--- CHALLENGE 1 ---
In the passage on Allan Rock's speech, what percentage of young Canadian university graduates held jobs requiring less than a university degree in 2005?
--- CHALLENGE 2 ---
From the passage on Allan Rock's speech, copy out the text word for word, starting with "On May 9, 2013 Canada" and going on through "amongst the next generation.".

--- SELECTED PASSAGE ---
──────

On May 9, 2013 Canada 2020 staff attended a Canadian Club of Ottawa lunch at which Allan Rock, President of the University of Ottawa and former Chretien-era cabinet minister, delivered a speech entitled “The Skills Mismatch and the Myth of the Irrelevant University”.
The speech reiterated that getting a university degree continues to lead to higher lifetime wages. Rock emphasized the pursuit of knowledge as the main goal of education (and, by extension, of the university). He stressed that thoughtful analysis and critical thinking will always be essential skills, and that universities remain the sole institutions where these core competencies are inculcated amongst the next generation.
As we perhaps should have expected, the speech and the short discussion that followed were somewhat self-congratulatory. Rock stressed the continued relevance of universities, especially in today’s knowledge economy. This is beyond dispute but, upon further reflection, I wonder if perhaps we should be asking another question: is simply being ‘relevant’ enough? The answer is no.
This narrow view of knowledge trivializes learning outside of the academic setting, which is both crucial and complementary.
When asked if universities were doing enough to prepare young graduates for the job market, Rock answered that graduates were still being hired and this in itself proved that universities were fulfilling their duties. Is this proof enough? In the United States, the McKinsey Centre for Government found that while 70% of educators thought that graduates were adequately prepared for the job market, less than 50% of employers and young graduates agreed. This is a disconnect, and a concerning one, especially in view of ever increasing tuition fees and higher and higher degree requirements to get a “good job”.
While I will not argue against having a university degree (I, after all, have a master’s degree) I do find that President Rock’s arguments trivialize the challenges facing the next generation. McKinsey & Company rather elegantly points out the paradox: “Higher education has never been more valuable but 48% of university graduates in the U.S. are now in jobs that don’t require degrees”. Although there is a lack of data on this phenomenon in Canada, the situation is likely not much different here.
One of the only comprehensive reports on the issue in Canada, by the Certified General Accountants Association of Canada, finds that in 2005, 24.6% of young university graduates held jobs that required less than a university degree.

──────

--- DATA SHOWN ---

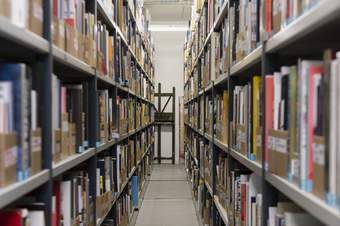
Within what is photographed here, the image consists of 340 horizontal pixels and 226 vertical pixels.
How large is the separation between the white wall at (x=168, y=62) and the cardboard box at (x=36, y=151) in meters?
8.20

──────

--- EXERCISE RESULT 1 ---
24.6%

--- EXERCISE RESULT 2 ---
On May 9, 2013 Canada 2020 staff attended a Canadian Club of Ottawa lunch at which Allan Rock, President of the University of Ottawa and former Chretien-era cabinet minister, delivered a speech entitled “The Skills Mismatch and the Myth of the Irrelevant University”.
The speech reiterated that getting a university degree continues to lead to higher lifetime wages. Rock emphasized the pursuit of knowledge as the main goal of education (and, by extension, of the university). He stressed that thoughtful analysis and critical thinking will always be essential skills, and that universities remain the sole institutions where these core competencies are inculcated amongst the next generation.